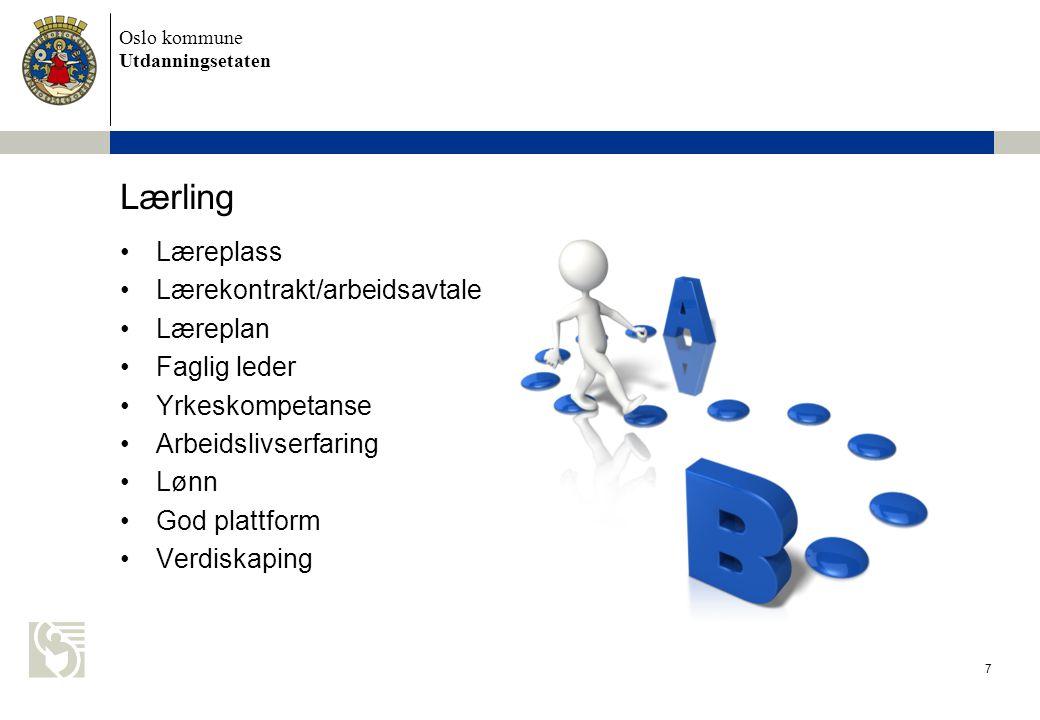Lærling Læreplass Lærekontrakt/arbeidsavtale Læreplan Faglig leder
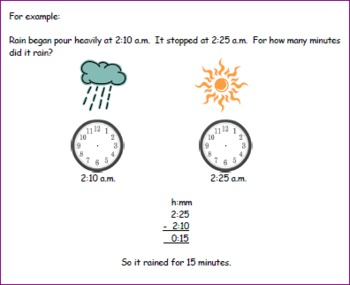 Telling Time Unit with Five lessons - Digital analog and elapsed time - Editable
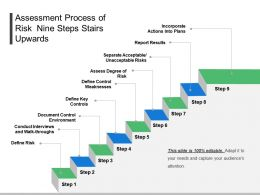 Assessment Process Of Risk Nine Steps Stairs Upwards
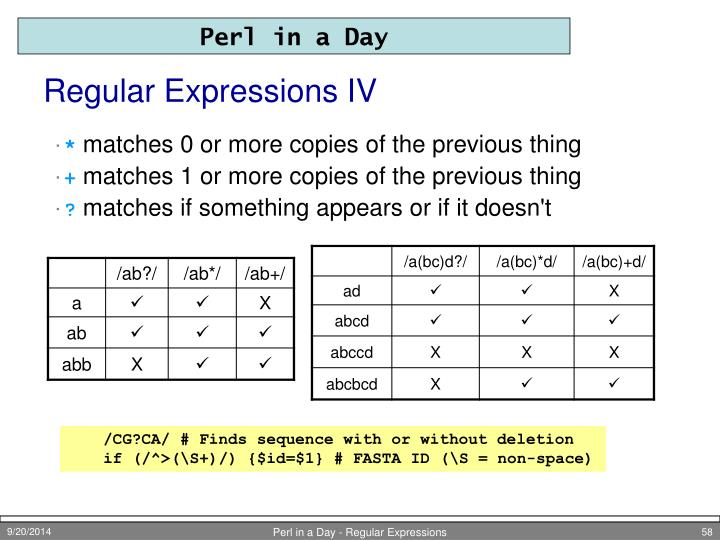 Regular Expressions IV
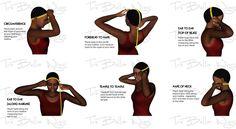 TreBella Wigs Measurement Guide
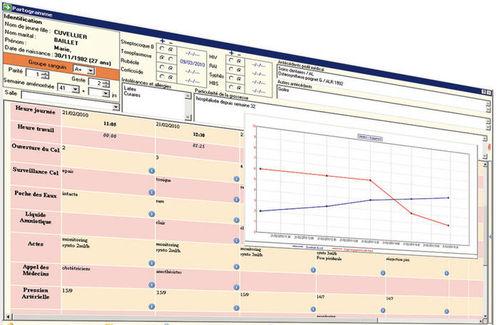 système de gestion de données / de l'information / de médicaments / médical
____________________
Every line from the one holding "Regular Expressions IV" through the last line of the entries above, and nothing else, is to be restated word for word. Pictures stay out.

 Regular Expressions IV
 TreBella Wigs Measurement Guide
 système de gestion de données / de l'information / de médicaments / médical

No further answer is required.